La direction russe s’efforce de faire bonne figure après la trahison d’un responsable du renseignement extérieur, un revers humiliant qui a permis en juin le démantèlement d’un réseau d’agents de Moscou aux Etats-Unis, vingt ans après la fin de la guerre froide.
Des informations de presse avaient révélé jeudi que le traître était un haut responsable du département américain du service du renseignement extérieur (SVR), identifié comme le "colonel Scherbakov".
Celui-ci aurait quitté le pays en juin avant que Washington n’annonce l’arrestation de 10 agents russes, selon le quotidien Kommersant.
La reprise de ces informations par les médias publics russes a mis depuis jeudi l’ensemble du pays face aux interrogations sur la capacité des services spéciaux à remplir leur fonction.
Interrogé par la presse vendredi à Séoul, où il participait à une réunion du G20, le président Dmitri Medvedev a confirmé implicitement ces révélations, affirmant en avoir connu les détails déjà au moment des arrestations.
"Pour moi, ce qu’a publié Kommersant n’est pas nouveau, je le savais le jour où cela s’est produit, avec tous les accessoires et les attributs", a-t-il affirmé d’un ton neutre.
"Il faut mener une enquête et tirer des conclusions" sur le fonctionnement des services secrets russes, a-t-il ajouté, confirmant donc aussi implicitement les informations du journal sur la perspective d’une vaste purge au SVR après cette défection retentissante.
Les services du renseignement extérieur faisaient partie à l’époque soviétique du KGB, et en ont été séparés dans les années 1990 sur ordre du président Boris Eltsine, le FSB (service fédéral de sécurité) assurant de son côté les fonctions du contre-espionnage et la sécurité intérieure.

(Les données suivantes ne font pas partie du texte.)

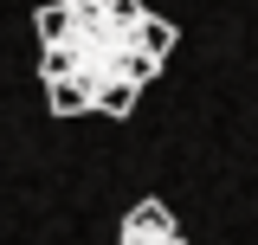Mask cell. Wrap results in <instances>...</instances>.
Returning a JSON list of instances; mask_svg holds the SVG:
<instances>
[{
  "mask_svg": "<svg viewBox=\"0 0 258 245\" xmlns=\"http://www.w3.org/2000/svg\"><path fill=\"white\" fill-rule=\"evenodd\" d=\"M45 110H52V116H84V110H91V97L78 91L71 78H58V84H45Z\"/></svg>",
  "mask_w": 258,
  "mask_h": 245,
  "instance_id": "obj_4",
  "label": "cell"
},
{
  "mask_svg": "<svg viewBox=\"0 0 258 245\" xmlns=\"http://www.w3.org/2000/svg\"><path fill=\"white\" fill-rule=\"evenodd\" d=\"M174 20H161V13H142L136 20V45H142V58H155V65H168V52H174Z\"/></svg>",
  "mask_w": 258,
  "mask_h": 245,
  "instance_id": "obj_2",
  "label": "cell"
},
{
  "mask_svg": "<svg viewBox=\"0 0 258 245\" xmlns=\"http://www.w3.org/2000/svg\"><path fill=\"white\" fill-rule=\"evenodd\" d=\"M32 32H39V52H52V45H64V32H71V7H64V0H52V7H39V13H32Z\"/></svg>",
  "mask_w": 258,
  "mask_h": 245,
  "instance_id": "obj_3",
  "label": "cell"
},
{
  "mask_svg": "<svg viewBox=\"0 0 258 245\" xmlns=\"http://www.w3.org/2000/svg\"><path fill=\"white\" fill-rule=\"evenodd\" d=\"M116 245H181V226H174V213H168L161 200H136Z\"/></svg>",
  "mask_w": 258,
  "mask_h": 245,
  "instance_id": "obj_1",
  "label": "cell"
},
{
  "mask_svg": "<svg viewBox=\"0 0 258 245\" xmlns=\"http://www.w3.org/2000/svg\"><path fill=\"white\" fill-rule=\"evenodd\" d=\"M64 7H71V13H103L110 0H64Z\"/></svg>",
  "mask_w": 258,
  "mask_h": 245,
  "instance_id": "obj_5",
  "label": "cell"
}]
</instances>
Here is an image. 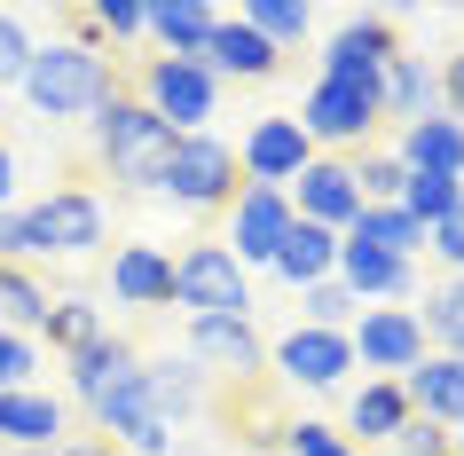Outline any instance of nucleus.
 <instances>
[{"mask_svg": "<svg viewBox=\"0 0 464 456\" xmlns=\"http://www.w3.org/2000/svg\"><path fill=\"white\" fill-rule=\"evenodd\" d=\"M0 119H8V95H0Z\"/></svg>", "mask_w": 464, "mask_h": 456, "instance_id": "45", "label": "nucleus"}, {"mask_svg": "<svg viewBox=\"0 0 464 456\" xmlns=\"http://www.w3.org/2000/svg\"><path fill=\"white\" fill-rule=\"evenodd\" d=\"M386 150H393L410 173H449V181H464V126L449 119V111H433V119H417V126H401Z\"/></svg>", "mask_w": 464, "mask_h": 456, "instance_id": "24", "label": "nucleus"}, {"mask_svg": "<svg viewBox=\"0 0 464 456\" xmlns=\"http://www.w3.org/2000/svg\"><path fill=\"white\" fill-rule=\"evenodd\" d=\"M87 425H95L119 456H173V449H181V432H173L166 417H158V402H150L142 362H134L119 385H102L95 402H87Z\"/></svg>", "mask_w": 464, "mask_h": 456, "instance_id": "7", "label": "nucleus"}, {"mask_svg": "<svg viewBox=\"0 0 464 456\" xmlns=\"http://www.w3.org/2000/svg\"><path fill=\"white\" fill-rule=\"evenodd\" d=\"M237 189H245V173H237V142H220V134H173V158L166 173H158V189L166 205H181V213L213 220L237 205Z\"/></svg>", "mask_w": 464, "mask_h": 456, "instance_id": "5", "label": "nucleus"}, {"mask_svg": "<svg viewBox=\"0 0 464 456\" xmlns=\"http://www.w3.org/2000/svg\"><path fill=\"white\" fill-rule=\"evenodd\" d=\"M32 370H40V338H24V331H0V393L32 385Z\"/></svg>", "mask_w": 464, "mask_h": 456, "instance_id": "39", "label": "nucleus"}, {"mask_svg": "<svg viewBox=\"0 0 464 456\" xmlns=\"http://www.w3.org/2000/svg\"><path fill=\"white\" fill-rule=\"evenodd\" d=\"M134 362H142V346H134V338H119V331H102L95 346H79V354L63 362V378H72V393H79V409L95 402L102 385H119L126 370H134Z\"/></svg>", "mask_w": 464, "mask_h": 456, "instance_id": "27", "label": "nucleus"}, {"mask_svg": "<svg viewBox=\"0 0 464 456\" xmlns=\"http://www.w3.org/2000/svg\"><path fill=\"white\" fill-rule=\"evenodd\" d=\"M284 197H292V220H315V228H331V237H346L354 213H362V189H354L346 158H323V150H315V166L299 173Z\"/></svg>", "mask_w": 464, "mask_h": 456, "instance_id": "15", "label": "nucleus"}, {"mask_svg": "<svg viewBox=\"0 0 464 456\" xmlns=\"http://www.w3.org/2000/svg\"><path fill=\"white\" fill-rule=\"evenodd\" d=\"M339 284L354 291L362 307H410L417 299V260H386V252L339 237Z\"/></svg>", "mask_w": 464, "mask_h": 456, "instance_id": "18", "label": "nucleus"}, {"mask_svg": "<svg viewBox=\"0 0 464 456\" xmlns=\"http://www.w3.org/2000/svg\"><path fill=\"white\" fill-rule=\"evenodd\" d=\"M111 299L119 307H173V252L166 244H119L111 252Z\"/></svg>", "mask_w": 464, "mask_h": 456, "instance_id": "19", "label": "nucleus"}, {"mask_svg": "<svg viewBox=\"0 0 464 456\" xmlns=\"http://www.w3.org/2000/svg\"><path fill=\"white\" fill-rule=\"evenodd\" d=\"M410 307H417V323H425V346L464 362V276H440V284H425Z\"/></svg>", "mask_w": 464, "mask_h": 456, "instance_id": "28", "label": "nucleus"}, {"mask_svg": "<svg viewBox=\"0 0 464 456\" xmlns=\"http://www.w3.org/2000/svg\"><path fill=\"white\" fill-rule=\"evenodd\" d=\"M346 346H354V362H362L370 378H410L417 362L433 354L417 307H362V315H354V331H346Z\"/></svg>", "mask_w": 464, "mask_h": 456, "instance_id": "12", "label": "nucleus"}, {"mask_svg": "<svg viewBox=\"0 0 464 456\" xmlns=\"http://www.w3.org/2000/svg\"><path fill=\"white\" fill-rule=\"evenodd\" d=\"M181 354L220 385H260L268 378V338L252 331V315H189Z\"/></svg>", "mask_w": 464, "mask_h": 456, "instance_id": "8", "label": "nucleus"}, {"mask_svg": "<svg viewBox=\"0 0 464 456\" xmlns=\"http://www.w3.org/2000/svg\"><path fill=\"white\" fill-rule=\"evenodd\" d=\"M307 166H315V142L299 134L292 111H268V119H252L245 134H237V173L260 181V189H292Z\"/></svg>", "mask_w": 464, "mask_h": 456, "instance_id": "11", "label": "nucleus"}, {"mask_svg": "<svg viewBox=\"0 0 464 456\" xmlns=\"http://www.w3.org/2000/svg\"><path fill=\"white\" fill-rule=\"evenodd\" d=\"M87 134H95V166L111 173L119 189H158V173H166V158H173V126L150 119L126 87L87 119Z\"/></svg>", "mask_w": 464, "mask_h": 456, "instance_id": "2", "label": "nucleus"}, {"mask_svg": "<svg viewBox=\"0 0 464 456\" xmlns=\"http://www.w3.org/2000/svg\"><path fill=\"white\" fill-rule=\"evenodd\" d=\"M268 370L284 385H307V393H331V385L354 370V346L346 331H315V323H292V331L268 346Z\"/></svg>", "mask_w": 464, "mask_h": 456, "instance_id": "13", "label": "nucleus"}, {"mask_svg": "<svg viewBox=\"0 0 464 456\" xmlns=\"http://www.w3.org/2000/svg\"><path fill=\"white\" fill-rule=\"evenodd\" d=\"M213 24H220V8H205V0H166V8H150V40H158V55H181V63H205Z\"/></svg>", "mask_w": 464, "mask_h": 456, "instance_id": "26", "label": "nucleus"}, {"mask_svg": "<svg viewBox=\"0 0 464 456\" xmlns=\"http://www.w3.org/2000/svg\"><path fill=\"white\" fill-rule=\"evenodd\" d=\"M32 48H40V40H32V16H16V8H0V95H8V87L24 79Z\"/></svg>", "mask_w": 464, "mask_h": 456, "instance_id": "38", "label": "nucleus"}, {"mask_svg": "<svg viewBox=\"0 0 464 456\" xmlns=\"http://www.w3.org/2000/svg\"><path fill=\"white\" fill-rule=\"evenodd\" d=\"M440 111V63H425V55H393L386 72H378V126H417V119H433Z\"/></svg>", "mask_w": 464, "mask_h": 456, "instance_id": "17", "label": "nucleus"}, {"mask_svg": "<svg viewBox=\"0 0 464 456\" xmlns=\"http://www.w3.org/2000/svg\"><path fill=\"white\" fill-rule=\"evenodd\" d=\"M142 385H150V402H158V417L173 432L189 425V417H205V393H213V378L189 354H142Z\"/></svg>", "mask_w": 464, "mask_h": 456, "instance_id": "22", "label": "nucleus"}, {"mask_svg": "<svg viewBox=\"0 0 464 456\" xmlns=\"http://www.w3.org/2000/svg\"><path fill=\"white\" fill-rule=\"evenodd\" d=\"M354 315H362V299L331 276V284H315V291H299V323H315V331H354Z\"/></svg>", "mask_w": 464, "mask_h": 456, "instance_id": "35", "label": "nucleus"}, {"mask_svg": "<svg viewBox=\"0 0 464 456\" xmlns=\"http://www.w3.org/2000/svg\"><path fill=\"white\" fill-rule=\"evenodd\" d=\"M16 228H24V267L32 260H87L102 237H111V213L87 181H63V189L16 205Z\"/></svg>", "mask_w": 464, "mask_h": 456, "instance_id": "4", "label": "nucleus"}, {"mask_svg": "<svg viewBox=\"0 0 464 456\" xmlns=\"http://www.w3.org/2000/svg\"><path fill=\"white\" fill-rule=\"evenodd\" d=\"M410 417H417V409H410V393H401V378H362V385H354V402H346V425L339 432L370 456V449H386Z\"/></svg>", "mask_w": 464, "mask_h": 456, "instance_id": "20", "label": "nucleus"}, {"mask_svg": "<svg viewBox=\"0 0 464 456\" xmlns=\"http://www.w3.org/2000/svg\"><path fill=\"white\" fill-rule=\"evenodd\" d=\"M119 87H126V72H119L102 48H79V40H40V48H32V63H24V79H16V95H24L48 126L95 119Z\"/></svg>", "mask_w": 464, "mask_h": 456, "instance_id": "1", "label": "nucleus"}, {"mask_svg": "<svg viewBox=\"0 0 464 456\" xmlns=\"http://www.w3.org/2000/svg\"><path fill=\"white\" fill-rule=\"evenodd\" d=\"M126 95L142 102L150 119H166L173 134H213V119H220V79L205 63H181V55H134L126 63Z\"/></svg>", "mask_w": 464, "mask_h": 456, "instance_id": "3", "label": "nucleus"}, {"mask_svg": "<svg viewBox=\"0 0 464 456\" xmlns=\"http://www.w3.org/2000/svg\"><path fill=\"white\" fill-rule=\"evenodd\" d=\"M87 32L134 48V40H150V8H142V0H95V8H87Z\"/></svg>", "mask_w": 464, "mask_h": 456, "instance_id": "37", "label": "nucleus"}, {"mask_svg": "<svg viewBox=\"0 0 464 456\" xmlns=\"http://www.w3.org/2000/svg\"><path fill=\"white\" fill-rule=\"evenodd\" d=\"M425 252L440 260V276H464V189H457V213L440 228H425Z\"/></svg>", "mask_w": 464, "mask_h": 456, "instance_id": "40", "label": "nucleus"}, {"mask_svg": "<svg viewBox=\"0 0 464 456\" xmlns=\"http://www.w3.org/2000/svg\"><path fill=\"white\" fill-rule=\"evenodd\" d=\"M440 111L464 126V48H449V63H440Z\"/></svg>", "mask_w": 464, "mask_h": 456, "instance_id": "42", "label": "nucleus"}, {"mask_svg": "<svg viewBox=\"0 0 464 456\" xmlns=\"http://www.w3.org/2000/svg\"><path fill=\"white\" fill-rule=\"evenodd\" d=\"M276 449L284 456H362L339 425H323V417H284V441H276Z\"/></svg>", "mask_w": 464, "mask_h": 456, "instance_id": "36", "label": "nucleus"}, {"mask_svg": "<svg viewBox=\"0 0 464 456\" xmlns=\"http://www.w3.org/2000/svg\"><path fill=\"white\" fill-rule=\"evenodd\" d=\"M72 441V409L40 393V385H16V393H0V449L16 456H55Z\"/></svg>", "mask_w": 464, "mask_h": 456, "instance_id": "16", "label": "nucleus"}, {"mask_svg": "<svg viewBox=\"0 0 464 456\" xmlns=\"http://www.w3.org/2000/svg\"><path fill=\"white\" fill-rule=\"evenodd\" d=\"M102 331H111V315H102L95 299H87V291H63V299H55V307H48V323H40V346H48V354H63V362H72L79 346H95Z\"/></svg>", "mask_w": 464, "mask_h": 456, "instance_id": "29", "label": "nucleus"}, {"mask_svg": "<svg viewBox=\"0 0 464 456\" xmlns=\"http://www.w3.org/2000/svg\"><path fill=\"white\" fill-rule=\"evenodd\" d=\"M284 228H292V197H284V189H260V181H245V189H237V205L220 213V237H213V244L252 276V267H268V260H276Z\"/></svg>", "mask_w": 464, "mask_h": 456, "instance_id": "10", "label": "nucleus"}, {"mask_svg": "<svg viewBox=\"0 0 464 456\" xmlns=\"http://www.w3.org/2000/svg\"><path fill=\"white\" fill-rule=\"evenodd\" d=\"M55 456H119V449H111L102 432H72V441H63V449H55Z\"/></svg>", "mask_w": 464, "mask_h": 456, "instance_id": "43", "label": "nucleus"}, {"mask_svg": "<svg viewBox=\"0 0 464 456\" xmlns=\"http://www.w3.org/2000/svg\"><path fill=\"white\" fill-rule=\"evenodd\" d=\"M276 284H292V291H315L339 276V237L331 228H315V220H292L284 228V244H276V260H268Z\"/></svg>", "mask_w": 464, "mask_h": 456, "instance_id": "23", "label": "nucleus"}, {"mask_svg": "<svg viewBox=\"0 0 464 456\" xmlns=\"http://www.w3.org/2000/svg\"><path fill=\"white\" fill-rule=\"evenodd\" d=\"M393 55H401V16L370 8V16H346V24L323 40V79H370V87H378V72H386Z\"/></svg>", "mask_w": 464, "mask_h": 456, "instance_id": "14", "label": "nucleus"}, {"mask_svg": "<svg viewBox=\"0 0 464 456\" xmlns=\"http://www.w3.org/2000/svg\"><path fill=\"white\" fill-rule=\"evenodd\" d=\"M48 307H55V291L40 284V267H0V331H24V338H40Z\"/></svg>", "mask_w": 464, "mask_h": 456, "instance_id": "32", "label": "nucleus"}, {"mask_svg": "<svg viewBox=\"0 0 464 456\" xmlns=\"http://www.w3.org/2000/svg\"><path fill=\"white\" fill-rule=\"evenodd\" d=\"M346 173H354V189H362V205H393V197H401V181H410V166H401V158H393V150H354V158H346Z\"/></svg>", "mask_w": 464, "mask_h": 456, "instance_id": "34", "label": "nucleus"}, {"mask_svg": "<svg viewBox=\"0 0 464 456\" xmlns=\"http://www.w3.org/2000/svg\"><path fill=\"white\" fill-rule=\"evenodd\" d=\"M457 189H464V181H449V173H410L393 205H401V213H410L417 228H440V220L457 213Z\"/></svg>", "mask_w": 464, "mask_h": 456, "instance_id": "33", "label": "nucleus"}, {"mask_svg": "<svg viewBox=\"0 0 464 456\" xmlns=\"http://www.w3.org/2000/svg\"><path fill=\"white\" fill-rule=\"evenodd\" d=\"M378 456H449V425H425V417H410V425L393 432Z\"/></svg>", "mask_w": 464, "mask_h": 456, "instance_id": "41", "label": "nucleus"}, {"mask_svg": "<svg viewBox=\"0 0 464 456\" xmlns=\"http://www.w3.org/2000/svg\"><path fill=\"white\" fill-rule=\"evenodd\" d=\"M237 16H245L276 55H299L307 40H315V8H307V0H245Z\"/></svg>", "mask_w": 464, "mask_h": 456, "instance_id": "30", "label": "nucleus"}, {"mask_svg": "<svg viewBox=\"0 0 464 456\" xmlns=\"http://www.w3.org/2000/svg\"><path fill=\"white\" fill-rule=\"evenodd\" d=\"M401 393H410V409L425 425H464V362L457 354H425L401 378Z\"/></svg>", "mask_w": 464, "mask_h": 456, "instance_id": "25", "label": "nucleus"}, {"mask_svg": "<svg viewBox=\"0 0 464 456\" xmlns=\"http://www.w3.org/2000/svg\"><path fill=\"white\" fill-rule=\"evenodd\" d=\"M346 237H354V244H370V252H386V260H417V252H425V228H417V220L401 213V205H362Z\"/></svg>", "mask_w": 464, "mask_h": 456, "instance_id": "31", "label": "nucleus"}, {"mask_svg": "<svg viewBox=\"0 0 464 456\" xmlns=\"http://www.w3.org/2000/svg\"><path fill=\"white\" fill-rule=\"evenodd\" d=\"M173 307L181 315H252V276L213 237H197L189 252H173Z\"/></svg>", "mask_w": 464, "mask_h": 456, "instance_id": "9", "label": "nucleus"}, {"mask_svg": "<svg viewBox=\"0 0 464 456\" xmlns=\"http://www.w3.org/2000/svg\"><path fill=\"white\" fill-rule=\"evenodd\" d=\"M205 72H213V79H276V72H284V55H276L237 8H220L213 40H205Z\"/></svg>", "mask_w": 464, "mask_h": 456, "instance_id": "21", "label": "nucleus"}, {"mask_svg": "<svg viewBox=\"0 0 464 456\" xmlns=\"http://www.w3.org/2000/svg\"><path fill=\"white\" fill-rule=\"evenodd\" d=\"M299 134L323 150V158H354V150H370L378 142V87L370 79H323L315 72V87L299 95Z\"/></svg>", "mask_w": 464, "mask_h": 456, "instance_id": "6", "label": "nucleus"}, {"mask_svg": "<svg viewBox=\"0 0 464 456\" xmlns=\"http://www.w3.org/2000/svg\"><path fill=\"white\" fill-rule=\"evenodd\" d=\"M449 456H464V425H449Z\"/></svg>", "mask_w": 464, "mask_h": 456, "instance_id": "44", "label": "nucleus"}]
</instances>
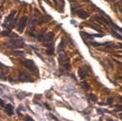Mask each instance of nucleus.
Returning <instances> with one entry per match:
<instances>
[{
    "label": "nucleus",
    "instance_id": "nucleus-1",
    "mask_svg": "<svg viewBox=\"0 0 122 121\" xmlns=\"http://www.w3.org/2000/svg\"><path fill=\"white\" fill-rule=\"evenodd\" d=\"M15 15H16V12H15V11H12V12H11V14L6 17V19H5V22H4L3 26H4L5 28H7L8 30H11L12 28H14V27H15V22H16Z\"/></svg>",
    "mask_w": 122,
    "mask_h": 121
},
{
    "label": "nucleus",
    "instance_id": "nucleus-2",
    "mask_svg": "<svg viewBox=\"0 0 122 121\" xmlns=\"http://www.w3.org/2000/svg\"><path fill=\"white\" fill-rule=\"evenodd\" d=\"M59 62H60V69L62 72H67L69 70V63L66 54L61 53L59 56Z\"/></svg>",
    "mask_w": 122,
    "mask_h": 121
},
{
    "label": "nucleus",
    "instance_id": "nucleus-3",
    "mask_svg": "<svg viewBox=\"0 0 122 121\" xmlns=\"http://www.w3.org/2000/svg\"><path fill=\"white\" fill-rule=\"evenodd\" d=\"M23 45H24V40H23V39H21L19 37L13 38L7 42V46L10 47V48H13L15 50L18 49V48H21Z\"/></svg>",
    "mask_w": 122,
    "mask_h": 121
},
{
    "label": "nucleus",
    "instance_id": "nucleus-4",
    "mask_svg": "<svg viewBox=\"0 0 122 121\" xmlns=\"http://www.w3.org/2000/svg\"><path fill=\"white\" fill-rule=\"evenodd\" d=\"M21 63H22V65H23L27 69H29L31 72H33V73H38V72H39L38 66H37L36 64L34 63V60H23Z\"/></svg>",
    "mask_w": 122,
    "mask_h": 121
},
{
    "label": "nucleus",
    "instance_id": "nucleus-5",
    "mask_svg": "<svg viewBox=\"0 0 122 121\" xmlns=\"http://www.w3.org/2000/svg\"><path fill=\"white\" fill-rule=\"evenodd\" d=\"M17 80L19 82H34V79L30 76L29 73H27L25 71L19 72V74L17 75Z\"/></svg>",
    "mask_w": 122,
    "mask_h": 121
},
{
    "label": "nucleus",
    "instance_id": "nucleus-6",
    "mask_svg": "<svg viewBox=\"0 0 122 121\" xmlns=\"http://www.w3.org/2000/svg\"><path fill=\"white\" fill-rule=\"evenodd\" d=\"M27 22H28V17L27 16H22L19 21H18V24H17V31L18 32H22L23 30L25 29L26 25H27Z\"/></svg>",
    "mask_w": 122,
    "mask_h": 121
},
{
    "label": "nucleus",
    "instance_id": "nucleus-7",
    "mask_svg": "<svg viewBox=\"0 0 122 121\" xmlns=\"http://www.w3.org/2000/svg\"><path fill=\"white\" fill-rule=\"evenodd\" d=\"M76 15H77L79 17L84 18V19H86V18H87V17L89 16V15H88L85 10H83V9H78V10L76 11Z\"/></svg>",
    "mask_w": 122,
    "mask_h": 121
},
{
    "label": "nucleus",
    "instance_id": "nucleus-8",
    "mask_svg": "<svg viewBox=\"0 0 122 121\" xmlns=\"http://www.w3.org/2000/svg\"><path fill=\"white\" fill-rule=\"evenodd\" d=\"M87 73H88V69H86V67H81V68H79V70H78V75H79V77H80L81 79L86 78V77L87 76Z\"/></svg>",
    "mask_w": 122,
    "mask_h": 121
},
{
    "label": "nucleus",
    "instance_id": "nucleus-9",
    "mask_svg": "<svg viewBox=\"0 0 122 121\" xmlns=\"http://www.w3.org/2000/svg\"><path fill=\"white\" fill-rule=\"evenodd\" d=\"M5 111L9 116H12L14 114V107L11 104H7L5 106Z\"/></svg>",
    "mask_w": 122,
    "mask_h": 121
},
{
    "label": "nucleus",
    "instance_id": "nucleus-10",
    "mask_svg": "<svg viewBox=\"0 0 122 121\" xmlns=\"http://www.w3.org/2000/svg\"><path fill=\"white\" fill-rule=\"evenodd\" d=\"M53 38H54V33L53 32H48L45 34V39H44V41L47 43V42H52L53 41Z\"/></svg>",
    "mask_w": 122,
    "mask_h": 121
},
{
    "label": "nucleus",
    "instance_id": "nucleus-11",
    "mask_svg": "<svg viewBox=\"0 0 122 121\" xmlns=\"http://www.w3.org/2000/svg\"><path fill=\"white\" fill-rule=\"evenodd\" d=\"M29 95H31V93L25 92V91H19V92L16 94V97H17L19 100H22V99H24L26 96H29Z\"/></svg>",
    "mask_w": 122,
    "mask_h": 121
},
{
    "label": "nucleus",
    "instance_id": "nucleus-12",
    "mask_svg": "<svg viewBox=\"0 0 122 121\" xmlns=\"http://www.w3.org/2000/svg\"><path fill=\"white\" fill-rule=\"evenodd\" d=\"M111 27L112 28V31H115V32H117V33H119V34L122 35V28H121V27L117 26V25L114 24V23H112V24H111Z\"/></svg>",
    "mask_w": 122,
    "mask_h": 121
},
{
    "label": "nucleus",
    "instance_id": "nucleus-13",
    "mask_svg": "<svg viewBox=\"0 0 122 121\" xmlns=\"http://www.w3.org/2000/svg\"><path fill=\"white\" fill-rule=\"evenodd\" d=\"M64 49H65V40L62 39V40H61V42H60V44H59L58 50H59V52H63Z\"/></svg>",
    "mask_w": 122,
    "mask_h": 121
},
{
    "label": "nucleus",
    "instance_id": "nucleus-14",
    "mask_svg": "<svg viewBox=\"0 0 122 121\" xmlns=\"http://www.w3.org/2000/svg\"><path fill=\"white\" fill-rule=\"evenodd\" d=\"M87 26H88V27H91V28H93L94 30H96V31H98V32H101V31H102L101 28H100L99 26L95 25V24H87Z\"/></svg>",
    "mask_w": 122,
    "mask_h": 121
},
{
    "label": "nucleus",
    "instance_id": "nucleus-15",
    "mask_svg": "<svg viewBox=\"0 0 122 121\" xmlns=\"http://www.w3.org/2000/svg\"><path fill=\"white\" fill-rule=\"evenodd\" d=\"M87 97L90 98V100L92 101V102H97V97L94 94H92V93H88L87 94Z\"/></svg>",
    "mask_w": 122,
    "mask_h": 121
},
{
    "label": "nucleus",
    "instance_id": "nucleus-16",
    "mask_svg": "<svg viewBox=\"0 0 122 121\" xmlns=\"http://www.w3.org/2000/svg\"><path fill=\"white\" fill-rule=\"evenodd\" d=\"M46 54H47L48 56L53 55V54H54V46H52V47H48V48L46 49Z\"/></svg>",
    "mask_w": 122,
    "mask_h": 121
},
{
    "label": "nucleus",
    "instance_id": "nucleus-17",
    "mask_svg": "<svg viewBox=\"0 0 122 121\" xmlns=\"http://www.w3.org/2000/svg\"><path fill=\"white\" fill-rule=\"evenodd\" d=\"M112 35L113 37L117 38L118 40H122V35H121V34H119V33H117V32H115V31H112Z\"/></svg>",
    "mask_w": 122,
    "mask_h": 121
},
{
    "label": "nucleus",
    "instance_id": "nucleus-18",
    "mask_svg": "<svg viewBox=\"0 0 122 121\" xmlns=\"http://www.w3.org/2000/svg\"><path fill=\"white\" fill-rule=\"evenodd\" d=\"M11 34H12L11 30H7V31H2V32H1V35H2V36H7L8 38H10Z\"/></svg>",
    "mask_w": 122,
    "mask_h": 121
},
{
    "label": "nucleus",
    "instance_id": "nucleus-19",
    "mask_svg": "<svg viewBox=\"0 0 122 121\" xmlns=\"http://www.w3.org/2000/svg\"><path fill=\"white\" fill-rule=\"evenodd\" d=\"M38 40H40V41H44V39H45V34H40L39 36H38Z\"/></svg>",
    "mask_w": 122,
    "mask_h": 121
},
{
    "label": "nucleus",
    "instance_id": "nucleus-20",
    "mask_svg": "<svg viewBox=\"0 0 122 121\" xmlns=\"http://www.w3.org/2000/svg\"><path fill=\"white\" fill-rule=\"evenodd\" d=\"M81 86H82L85 89H89V86H88L87 83H86V82H82V83H81Z\"/></svg>",
    "mask_w": 122,
    "mask_h": 121
},
{
    "label": "nucleus",
    "instance_id": "nucleus-21",
    "mask_svg": "<svg viewBox=\"0 0 122 121\" xmlns=\"http://www.w3.org/2000/svg\"><path fill=\"white\" fill-rule=\"evenodd\" d=\"M97 112H98L99 114H101V115H102V114H104L105 112H109V111H108L107 110H102V109H100V108H99V109H97Z\"/></svg>",
    "mask_w": 122,
    "mask_h": 121
},
{
    "label": "nucleus",
    "instance_id": "nucleus-22",
    "mask_svg": "<svg viewBox=\"0 0 122 121\" xmlns=\"http://www.w3.org/2000/svg\"><path fill=\"white\" fill-rule=\"evenodd\" d=\"M24 120L25 121H35L31 116H29V115H27V116H25V118H24Z\"/></svg>",
    "mask_w": 122,
    "mask_h": 121
},
{
    "label": "nucleus",
    "instance_id": "nucleus-23",
    "mask_svg": "<svg viewBox=\"0 0 122 121\" xmlns=\"http://www.w3.org/2000/svg\"><path fill=\"white\" fill-rule=\"evenodd\" d=\"M114 111H122V106H121V105L116 106L115 109H114Z\"/></svg>",
    "mask_w": 122,
    "mask_h": 121
},
{
    "label": "nucleus",
    "instance_id": "nucleus-24",
    "mask_svg": "<svg viewBox=\"0 0 122 121\" xmlns=\"http://www.w3.org/2000/svg\"><path fill=\"white\" fill-rule=\"evenodd\" d=\"M112 101H113V99H112V98H109V99L107 100L106 104H107V105H111V104L112 103Z\"/></svg>",
    "mask_w": 122,
    "mask_h": 121
},
{
    "label": "nucleus",
    "instance_id": "nucleus-25",
    "mask_svg": "<svg viewBox=\"0 0 122 121\" xmlns=\"http://www.w3.org/2000/svg\"><path fill=\"white\" fill-rule=\"evenodd\" d=\"M15 53L16 55H20V56H23V55H24V52H22V51H15Z\"/></svg>",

Le fait que l’arrestation des 10 agents russes — un onzième, apparemment le plus important, a réussi à s’échapper à Chypre — était lié à une trahison était connu : le Premier ministre Vladimir Poutine, lui-même un ancien agent du KGB, l’avait révélé en juillet, exonérant ainsi les espions russes des suspicions d’amateurisme qui fleurissaient dans certains médias.
Ceux-ci ont été rapatriés en Russie en juillet après un échange à l’aéroport de Vienne, digne des scénarios de la guerre froide.
Ils n’ont ensuite guère donné de signes de vie, sauf Anna Chapman, qui a même posé dévêtue en octobre pour un magazine masculin à Moscou.
Vladimir Poutine avait fait encore davantage en juillet, en affirmant démonstrativement les avoir rencontrés et avoir chanté des chansons patriotiques avec eux.
Et le Kremlin a indiqué en octobre que le président Medvedev, loin de les sanctionner, leur avait remis "les plus hautes décorations du pays".
L’ambiance n’est apparemment pas la même au SVR, dirigé par l’ancien Premier Ministre Mikhaïl Fradkov, où, selon une source de Kommersant, "des têtes et des épaulettes vont sauter".
Car, selon le vice-président de la commission à la sécurité de la Douma (chambre basse du Parlement), Guennadi Goudkov, lui-même un ancien des services, le revers subi avec cette trahison est sans précédent.
Cet épisode d’espionnage, survenu au lendemain d’une visite en juin du président Medvedev à Washington qui devait sceller le "redémarrage" des relations entre les deux pays, a en outre mis à mal la revendication par Moscou d’un véritable partenariat avec ses anciens ennemis de la guerre froide.
Il faut mettre un terme à la "période incertaine qui a suivi la guerre froide", déclarait vendredi à Séoul le ministre russe des Affaires étrangères, Sergueï Lavrov, au moment où Dmitri Medvedev s’expliquait sur le dossier d’espionnage.